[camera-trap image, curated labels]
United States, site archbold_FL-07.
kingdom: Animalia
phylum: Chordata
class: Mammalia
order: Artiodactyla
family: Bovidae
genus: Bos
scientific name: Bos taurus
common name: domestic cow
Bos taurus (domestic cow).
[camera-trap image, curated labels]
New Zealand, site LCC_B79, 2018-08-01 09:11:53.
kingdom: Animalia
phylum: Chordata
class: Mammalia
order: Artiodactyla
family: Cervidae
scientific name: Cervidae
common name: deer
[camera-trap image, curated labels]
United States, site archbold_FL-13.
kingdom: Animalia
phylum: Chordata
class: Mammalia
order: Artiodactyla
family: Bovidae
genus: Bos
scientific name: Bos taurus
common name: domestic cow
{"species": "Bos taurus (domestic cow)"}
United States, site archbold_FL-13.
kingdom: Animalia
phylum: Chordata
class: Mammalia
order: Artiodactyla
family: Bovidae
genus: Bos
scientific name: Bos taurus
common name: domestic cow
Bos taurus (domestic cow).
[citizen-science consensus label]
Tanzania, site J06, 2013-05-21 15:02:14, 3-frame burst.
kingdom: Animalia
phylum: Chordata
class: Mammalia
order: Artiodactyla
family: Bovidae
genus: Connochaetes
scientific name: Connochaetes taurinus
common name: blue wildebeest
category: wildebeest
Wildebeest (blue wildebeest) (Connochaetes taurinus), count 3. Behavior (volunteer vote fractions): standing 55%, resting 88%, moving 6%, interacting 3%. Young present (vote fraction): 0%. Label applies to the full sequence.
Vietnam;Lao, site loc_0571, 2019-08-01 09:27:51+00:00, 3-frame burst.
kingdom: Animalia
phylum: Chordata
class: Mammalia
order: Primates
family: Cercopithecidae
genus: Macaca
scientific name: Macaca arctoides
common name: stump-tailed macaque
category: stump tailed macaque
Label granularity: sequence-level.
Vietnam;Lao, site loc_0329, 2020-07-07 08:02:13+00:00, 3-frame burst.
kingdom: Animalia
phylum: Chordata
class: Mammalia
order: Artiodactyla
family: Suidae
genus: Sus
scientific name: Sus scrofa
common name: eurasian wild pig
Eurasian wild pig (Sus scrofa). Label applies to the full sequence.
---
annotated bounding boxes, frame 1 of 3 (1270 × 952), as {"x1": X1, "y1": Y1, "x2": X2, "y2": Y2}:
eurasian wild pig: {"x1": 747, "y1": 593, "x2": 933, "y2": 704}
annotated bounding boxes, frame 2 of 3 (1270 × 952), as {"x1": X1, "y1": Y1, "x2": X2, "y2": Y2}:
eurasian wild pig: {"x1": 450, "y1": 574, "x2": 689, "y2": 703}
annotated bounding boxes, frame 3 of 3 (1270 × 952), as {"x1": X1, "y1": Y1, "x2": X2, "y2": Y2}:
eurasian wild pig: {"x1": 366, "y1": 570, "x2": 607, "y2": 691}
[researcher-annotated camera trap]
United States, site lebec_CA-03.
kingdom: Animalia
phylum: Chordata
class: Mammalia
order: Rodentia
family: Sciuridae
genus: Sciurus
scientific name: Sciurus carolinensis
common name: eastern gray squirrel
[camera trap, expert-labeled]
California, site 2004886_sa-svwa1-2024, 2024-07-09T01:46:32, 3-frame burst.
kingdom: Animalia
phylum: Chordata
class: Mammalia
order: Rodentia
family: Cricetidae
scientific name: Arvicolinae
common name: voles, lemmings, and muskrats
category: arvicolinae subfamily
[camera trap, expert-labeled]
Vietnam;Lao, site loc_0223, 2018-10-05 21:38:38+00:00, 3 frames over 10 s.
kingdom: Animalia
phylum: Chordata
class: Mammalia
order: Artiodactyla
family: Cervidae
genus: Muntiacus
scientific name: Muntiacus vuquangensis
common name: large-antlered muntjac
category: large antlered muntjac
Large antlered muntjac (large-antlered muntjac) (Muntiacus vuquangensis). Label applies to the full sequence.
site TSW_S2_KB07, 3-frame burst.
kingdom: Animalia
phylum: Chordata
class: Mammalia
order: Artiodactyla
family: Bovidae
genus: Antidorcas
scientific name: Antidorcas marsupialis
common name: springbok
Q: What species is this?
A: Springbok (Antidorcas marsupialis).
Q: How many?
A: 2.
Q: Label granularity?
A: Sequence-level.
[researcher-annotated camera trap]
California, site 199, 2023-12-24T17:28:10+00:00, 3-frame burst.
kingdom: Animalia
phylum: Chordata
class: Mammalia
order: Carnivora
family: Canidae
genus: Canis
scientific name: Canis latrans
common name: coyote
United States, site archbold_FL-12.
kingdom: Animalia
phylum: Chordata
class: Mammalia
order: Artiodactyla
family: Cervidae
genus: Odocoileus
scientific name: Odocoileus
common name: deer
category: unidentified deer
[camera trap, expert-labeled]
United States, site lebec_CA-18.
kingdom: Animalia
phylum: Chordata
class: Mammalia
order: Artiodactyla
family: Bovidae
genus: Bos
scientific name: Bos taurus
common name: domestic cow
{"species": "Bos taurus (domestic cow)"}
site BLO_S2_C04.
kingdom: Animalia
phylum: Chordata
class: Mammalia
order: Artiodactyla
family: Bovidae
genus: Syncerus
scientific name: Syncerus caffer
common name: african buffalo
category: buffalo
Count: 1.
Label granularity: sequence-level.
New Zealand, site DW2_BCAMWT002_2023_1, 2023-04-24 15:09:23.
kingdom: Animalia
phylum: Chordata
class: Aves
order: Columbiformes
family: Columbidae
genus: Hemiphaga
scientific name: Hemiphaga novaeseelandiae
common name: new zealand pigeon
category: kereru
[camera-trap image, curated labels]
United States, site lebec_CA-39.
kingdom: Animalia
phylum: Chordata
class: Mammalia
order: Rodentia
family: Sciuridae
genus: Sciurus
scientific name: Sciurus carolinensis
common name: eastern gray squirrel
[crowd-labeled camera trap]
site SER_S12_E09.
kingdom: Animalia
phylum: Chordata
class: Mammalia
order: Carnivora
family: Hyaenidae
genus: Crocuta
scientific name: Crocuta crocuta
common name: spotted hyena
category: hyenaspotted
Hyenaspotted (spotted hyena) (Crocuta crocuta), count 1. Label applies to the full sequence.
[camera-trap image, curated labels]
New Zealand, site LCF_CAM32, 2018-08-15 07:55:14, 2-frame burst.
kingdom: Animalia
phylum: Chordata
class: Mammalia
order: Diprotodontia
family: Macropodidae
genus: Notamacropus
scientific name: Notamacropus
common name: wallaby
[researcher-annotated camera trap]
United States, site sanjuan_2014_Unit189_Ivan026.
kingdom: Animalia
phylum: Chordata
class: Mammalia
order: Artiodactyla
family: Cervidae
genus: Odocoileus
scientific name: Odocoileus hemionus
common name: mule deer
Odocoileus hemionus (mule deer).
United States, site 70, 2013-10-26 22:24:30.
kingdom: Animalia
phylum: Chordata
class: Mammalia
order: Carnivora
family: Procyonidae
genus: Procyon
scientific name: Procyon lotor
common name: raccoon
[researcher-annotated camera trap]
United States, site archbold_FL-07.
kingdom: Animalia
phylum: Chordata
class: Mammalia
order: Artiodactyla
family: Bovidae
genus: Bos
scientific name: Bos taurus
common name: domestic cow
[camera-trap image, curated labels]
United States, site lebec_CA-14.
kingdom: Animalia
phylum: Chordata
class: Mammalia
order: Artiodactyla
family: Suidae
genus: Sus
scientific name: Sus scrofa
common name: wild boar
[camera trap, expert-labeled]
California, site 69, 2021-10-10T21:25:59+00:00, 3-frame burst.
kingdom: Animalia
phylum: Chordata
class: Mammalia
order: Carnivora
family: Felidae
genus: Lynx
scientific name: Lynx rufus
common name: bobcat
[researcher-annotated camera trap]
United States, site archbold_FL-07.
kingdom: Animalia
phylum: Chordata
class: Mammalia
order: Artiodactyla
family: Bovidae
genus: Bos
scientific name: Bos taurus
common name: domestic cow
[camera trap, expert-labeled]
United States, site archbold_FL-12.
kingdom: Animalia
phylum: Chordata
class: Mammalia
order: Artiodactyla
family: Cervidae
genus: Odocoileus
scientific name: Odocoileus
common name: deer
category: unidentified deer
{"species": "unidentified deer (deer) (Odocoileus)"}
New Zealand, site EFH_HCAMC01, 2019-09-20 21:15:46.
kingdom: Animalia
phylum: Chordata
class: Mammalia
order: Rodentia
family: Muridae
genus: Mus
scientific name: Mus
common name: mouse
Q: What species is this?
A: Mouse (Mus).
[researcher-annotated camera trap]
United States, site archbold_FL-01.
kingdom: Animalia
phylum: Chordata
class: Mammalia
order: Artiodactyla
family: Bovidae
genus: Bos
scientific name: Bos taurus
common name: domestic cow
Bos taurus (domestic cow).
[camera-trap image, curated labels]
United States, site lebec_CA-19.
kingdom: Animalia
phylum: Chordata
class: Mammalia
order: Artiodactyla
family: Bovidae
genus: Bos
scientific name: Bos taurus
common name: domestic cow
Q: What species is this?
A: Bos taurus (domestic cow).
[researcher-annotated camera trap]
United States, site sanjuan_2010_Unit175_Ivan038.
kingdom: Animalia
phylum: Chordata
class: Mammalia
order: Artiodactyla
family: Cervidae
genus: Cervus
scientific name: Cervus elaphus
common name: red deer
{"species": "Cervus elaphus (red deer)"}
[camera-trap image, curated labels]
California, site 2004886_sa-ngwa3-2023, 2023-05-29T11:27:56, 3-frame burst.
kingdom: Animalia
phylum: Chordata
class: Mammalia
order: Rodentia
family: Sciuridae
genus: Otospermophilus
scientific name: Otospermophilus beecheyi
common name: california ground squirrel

• _Task description_: In the listing above, how many lines have the string "burst" in them? Reply with only the figure.

• _Exercise result_: 9